- 2 cups mashed potatoes (without added milk and butter)
- 1 egg, lightly beaten
- 1 tablespoon minced chives
- 1 teaspoon minced fresh parsley
- 3/4 teaspoon salt
- 1/8 teaspoon dried minced garlic
- 1/8 teaspoon pepper
- Dash dried rosemary, crushed
- 1/2 cup shredded sharp cheddar cheese
- 4 tablespoons canola oil, divided
- In a large bowl, combine the first eight ingredients. Stir in cheese.
- Heat 2 tablespoons oil in a large nonstick skillet over medium heat. Drop batter by 1/4 cupfuls into oil; press lightly to flatten. Cook in batches for 2-3 minutes on each side or until golden brown, using remaining oil as needed. Drain on paper towels. Yield: 8 potato pancakes.
Reviews for Au Gratin Potato Pancakes
"1st pot pancakes that came out well for me."

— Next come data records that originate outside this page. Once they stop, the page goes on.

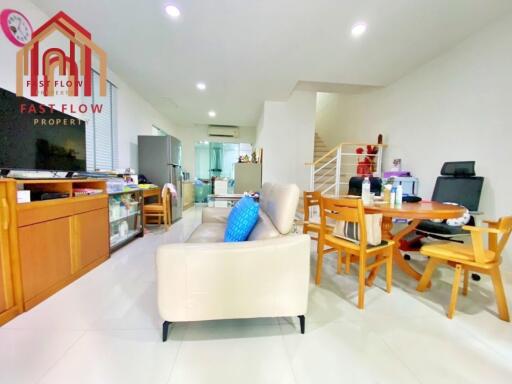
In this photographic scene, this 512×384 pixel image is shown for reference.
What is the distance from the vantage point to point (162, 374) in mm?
1076

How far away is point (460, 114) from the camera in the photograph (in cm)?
285

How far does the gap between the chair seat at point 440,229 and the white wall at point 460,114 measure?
2.09ft

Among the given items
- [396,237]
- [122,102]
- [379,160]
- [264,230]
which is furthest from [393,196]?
[122,102]

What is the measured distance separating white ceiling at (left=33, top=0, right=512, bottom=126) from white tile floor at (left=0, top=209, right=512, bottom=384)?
9.30 ft

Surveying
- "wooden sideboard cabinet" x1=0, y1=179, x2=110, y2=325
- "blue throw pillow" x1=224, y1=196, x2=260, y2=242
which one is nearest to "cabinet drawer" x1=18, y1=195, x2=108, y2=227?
"wooden sideboard cabinet" x1=0, y1=179, x2=110, y2=325

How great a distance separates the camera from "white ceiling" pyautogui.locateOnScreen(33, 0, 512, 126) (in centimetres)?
220

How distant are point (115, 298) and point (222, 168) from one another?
7.11 m

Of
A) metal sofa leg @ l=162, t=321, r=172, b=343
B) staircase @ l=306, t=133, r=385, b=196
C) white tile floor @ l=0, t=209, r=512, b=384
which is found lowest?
white tile floor @ l=0, t=209, r=512, b=384

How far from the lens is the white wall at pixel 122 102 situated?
6.32 feet

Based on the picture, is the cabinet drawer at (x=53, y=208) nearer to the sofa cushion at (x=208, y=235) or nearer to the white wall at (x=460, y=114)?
the sofa cushion at (x=208, y=235)

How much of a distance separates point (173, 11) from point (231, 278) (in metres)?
2.71

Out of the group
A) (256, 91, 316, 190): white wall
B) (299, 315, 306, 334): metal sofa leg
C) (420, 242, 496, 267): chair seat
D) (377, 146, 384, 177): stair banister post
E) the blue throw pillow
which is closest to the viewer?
(299, 315, 306, 334): metal sofa leg

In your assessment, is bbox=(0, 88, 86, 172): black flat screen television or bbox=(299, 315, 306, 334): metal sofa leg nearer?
bbox=(299, 315, 306, 334): metal sofa leg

"Tastes GREAT! But mine fell apart. I might try again with a second egg and a little flour added. Maybe a little less salt as well, they were a tiny bit too salty for us."
"these were really good, a nice change from hash browns!"
"Don't flip until you are certain they have browned or else they become a mess but they taste great!"
"Loved this recipe! Sure beats the shredded kind by far! YUM!"
"My family really enjoyed this recipe. I have to confess that I had trouble frying them, but I think it was due to my inferior frying pan. I actually ended up throwing the potato mixture into a glass dish and baking it."